From TOTPs to Security Keys: Studying the Reality of Passwordless FIDO2 Authentication With PIN and Biometrics in a Corporate Environment

Phishing remains a major threat to companies. Many organizations use multi-factor authentication (MFA) methods like SMS or TOTPs which unfortunately still leave them vulnerable to attacks and even add cognitive, physical, and time strain for employees. Passwordless authentication with FIDO2 security keys could offer a promising alternative with strong phishing resistance and better usability, yet real-world adoption in corporate settings is underexplored. In a five-week field study at a mid-sized IT company, we compared security keys (PIN and biometrics) to passwords with TOTPs using authentication logs, surveys, and interviews with 34 employees. While biometric security keys reduced login times by nearly five seconds, PIN-based keys were not significantly faster.

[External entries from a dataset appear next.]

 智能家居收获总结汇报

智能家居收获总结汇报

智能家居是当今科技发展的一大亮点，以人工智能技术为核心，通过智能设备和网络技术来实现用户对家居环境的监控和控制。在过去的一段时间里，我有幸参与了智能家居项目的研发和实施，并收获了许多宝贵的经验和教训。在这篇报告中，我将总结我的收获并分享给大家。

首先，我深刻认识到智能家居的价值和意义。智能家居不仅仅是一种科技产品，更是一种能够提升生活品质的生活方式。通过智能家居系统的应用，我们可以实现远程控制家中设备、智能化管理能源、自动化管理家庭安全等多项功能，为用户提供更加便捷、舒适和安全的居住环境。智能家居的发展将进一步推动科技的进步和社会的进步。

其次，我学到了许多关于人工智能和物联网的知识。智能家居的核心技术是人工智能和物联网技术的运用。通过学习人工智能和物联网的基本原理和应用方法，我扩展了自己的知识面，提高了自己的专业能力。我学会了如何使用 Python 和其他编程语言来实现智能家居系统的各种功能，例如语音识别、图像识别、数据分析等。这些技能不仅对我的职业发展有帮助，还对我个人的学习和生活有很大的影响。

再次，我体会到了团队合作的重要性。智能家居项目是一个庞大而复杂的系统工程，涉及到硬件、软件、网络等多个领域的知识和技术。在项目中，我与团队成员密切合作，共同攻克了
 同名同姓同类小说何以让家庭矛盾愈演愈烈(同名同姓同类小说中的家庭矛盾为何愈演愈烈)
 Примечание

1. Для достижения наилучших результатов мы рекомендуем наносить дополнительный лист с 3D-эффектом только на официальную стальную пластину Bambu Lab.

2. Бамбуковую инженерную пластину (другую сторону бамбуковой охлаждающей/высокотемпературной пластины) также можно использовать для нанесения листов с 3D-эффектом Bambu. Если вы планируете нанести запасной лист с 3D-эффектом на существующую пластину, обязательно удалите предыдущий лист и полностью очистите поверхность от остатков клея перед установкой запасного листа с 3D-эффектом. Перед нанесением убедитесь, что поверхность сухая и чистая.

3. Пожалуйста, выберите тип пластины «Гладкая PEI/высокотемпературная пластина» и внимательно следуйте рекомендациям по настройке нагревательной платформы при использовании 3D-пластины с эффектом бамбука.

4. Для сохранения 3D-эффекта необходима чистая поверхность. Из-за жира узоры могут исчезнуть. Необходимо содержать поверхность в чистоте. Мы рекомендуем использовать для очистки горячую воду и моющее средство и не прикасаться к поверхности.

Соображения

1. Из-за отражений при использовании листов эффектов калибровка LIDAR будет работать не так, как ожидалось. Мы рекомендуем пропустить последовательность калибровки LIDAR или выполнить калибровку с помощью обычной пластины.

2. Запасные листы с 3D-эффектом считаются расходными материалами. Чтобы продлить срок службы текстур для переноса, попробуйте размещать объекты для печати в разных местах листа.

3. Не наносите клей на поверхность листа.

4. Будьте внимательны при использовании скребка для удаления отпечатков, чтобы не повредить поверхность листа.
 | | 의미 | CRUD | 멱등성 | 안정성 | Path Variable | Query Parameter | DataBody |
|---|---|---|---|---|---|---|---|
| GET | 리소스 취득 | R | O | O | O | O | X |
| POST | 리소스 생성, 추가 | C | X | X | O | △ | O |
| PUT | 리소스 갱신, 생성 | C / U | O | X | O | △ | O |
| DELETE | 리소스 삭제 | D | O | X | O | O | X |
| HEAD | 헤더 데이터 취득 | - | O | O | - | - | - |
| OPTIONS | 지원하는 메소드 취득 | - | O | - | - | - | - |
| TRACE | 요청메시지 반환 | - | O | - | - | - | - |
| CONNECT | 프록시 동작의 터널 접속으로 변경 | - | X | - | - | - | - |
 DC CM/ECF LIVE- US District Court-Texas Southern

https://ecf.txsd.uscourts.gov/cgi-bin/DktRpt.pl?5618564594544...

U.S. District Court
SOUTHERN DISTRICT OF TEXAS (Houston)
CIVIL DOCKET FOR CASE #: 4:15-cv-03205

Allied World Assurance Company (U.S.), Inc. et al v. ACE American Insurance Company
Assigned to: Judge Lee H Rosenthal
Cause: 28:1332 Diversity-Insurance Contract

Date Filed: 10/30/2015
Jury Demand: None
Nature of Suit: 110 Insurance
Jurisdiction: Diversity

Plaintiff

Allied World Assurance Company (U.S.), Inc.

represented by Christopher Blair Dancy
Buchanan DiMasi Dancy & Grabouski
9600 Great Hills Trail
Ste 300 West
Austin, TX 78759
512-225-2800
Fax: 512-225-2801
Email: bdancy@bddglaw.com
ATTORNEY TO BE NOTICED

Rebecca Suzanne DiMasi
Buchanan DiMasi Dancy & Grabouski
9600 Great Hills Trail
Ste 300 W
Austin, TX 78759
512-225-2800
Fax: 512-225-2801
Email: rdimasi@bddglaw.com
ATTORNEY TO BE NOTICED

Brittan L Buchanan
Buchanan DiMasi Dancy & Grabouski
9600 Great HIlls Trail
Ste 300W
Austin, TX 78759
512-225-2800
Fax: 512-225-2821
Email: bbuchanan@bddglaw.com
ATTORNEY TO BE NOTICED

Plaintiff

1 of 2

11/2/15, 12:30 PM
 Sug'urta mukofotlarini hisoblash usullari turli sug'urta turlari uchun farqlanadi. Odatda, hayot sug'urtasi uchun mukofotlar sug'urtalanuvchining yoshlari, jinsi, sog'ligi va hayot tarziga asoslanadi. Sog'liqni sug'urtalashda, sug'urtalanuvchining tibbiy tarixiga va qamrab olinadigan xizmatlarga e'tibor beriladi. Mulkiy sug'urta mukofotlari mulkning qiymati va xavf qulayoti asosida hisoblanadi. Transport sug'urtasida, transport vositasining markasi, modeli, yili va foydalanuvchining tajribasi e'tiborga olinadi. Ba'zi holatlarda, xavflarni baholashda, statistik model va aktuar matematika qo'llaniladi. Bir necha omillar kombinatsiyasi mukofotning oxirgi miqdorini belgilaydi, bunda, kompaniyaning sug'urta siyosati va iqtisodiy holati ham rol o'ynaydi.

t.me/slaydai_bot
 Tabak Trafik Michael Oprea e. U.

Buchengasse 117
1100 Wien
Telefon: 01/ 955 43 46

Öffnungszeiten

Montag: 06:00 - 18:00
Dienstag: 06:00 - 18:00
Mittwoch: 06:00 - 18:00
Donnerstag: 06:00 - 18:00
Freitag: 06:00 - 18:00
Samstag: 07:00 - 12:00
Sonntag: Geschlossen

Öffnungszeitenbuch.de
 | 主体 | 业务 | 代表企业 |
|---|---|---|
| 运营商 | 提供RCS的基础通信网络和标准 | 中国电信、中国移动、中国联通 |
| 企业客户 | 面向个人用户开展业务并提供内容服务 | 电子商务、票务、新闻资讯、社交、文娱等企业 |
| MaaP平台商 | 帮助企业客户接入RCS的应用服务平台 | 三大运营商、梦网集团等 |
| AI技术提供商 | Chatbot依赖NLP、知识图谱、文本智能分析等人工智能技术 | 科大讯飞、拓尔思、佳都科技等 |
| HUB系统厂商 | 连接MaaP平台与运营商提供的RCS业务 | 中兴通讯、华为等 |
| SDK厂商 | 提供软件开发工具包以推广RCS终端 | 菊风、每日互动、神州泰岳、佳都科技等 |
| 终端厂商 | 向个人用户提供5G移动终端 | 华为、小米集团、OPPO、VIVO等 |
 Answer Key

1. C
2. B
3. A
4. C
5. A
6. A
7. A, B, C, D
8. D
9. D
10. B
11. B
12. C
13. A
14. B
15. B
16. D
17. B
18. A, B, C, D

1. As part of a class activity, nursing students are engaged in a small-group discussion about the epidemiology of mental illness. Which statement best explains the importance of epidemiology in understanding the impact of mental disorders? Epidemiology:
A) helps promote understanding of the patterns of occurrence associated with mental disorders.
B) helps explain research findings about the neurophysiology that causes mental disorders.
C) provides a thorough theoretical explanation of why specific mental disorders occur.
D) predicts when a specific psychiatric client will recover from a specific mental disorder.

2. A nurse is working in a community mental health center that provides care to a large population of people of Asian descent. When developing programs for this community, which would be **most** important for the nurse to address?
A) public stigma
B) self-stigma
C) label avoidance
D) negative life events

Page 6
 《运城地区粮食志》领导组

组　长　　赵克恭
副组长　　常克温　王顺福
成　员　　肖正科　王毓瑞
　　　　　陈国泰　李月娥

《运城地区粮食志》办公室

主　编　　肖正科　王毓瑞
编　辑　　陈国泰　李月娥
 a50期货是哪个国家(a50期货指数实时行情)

Despite this, and despite usability challenges such as hardware compatibility, employees were significantly more satisfied with both on-device authentication methods. Security perception remained unchanged, as employees already considered existing authentication secure. Critically, overall inconsistencies and complexities of authentication workflows were frequently criticized, suggesting that the authentication method itself may not always be the core issue and highlighting the need for organizations to analyze root causes of problems before adopting new authentication methods as quick fixes for fundamentally flawed infrastructures.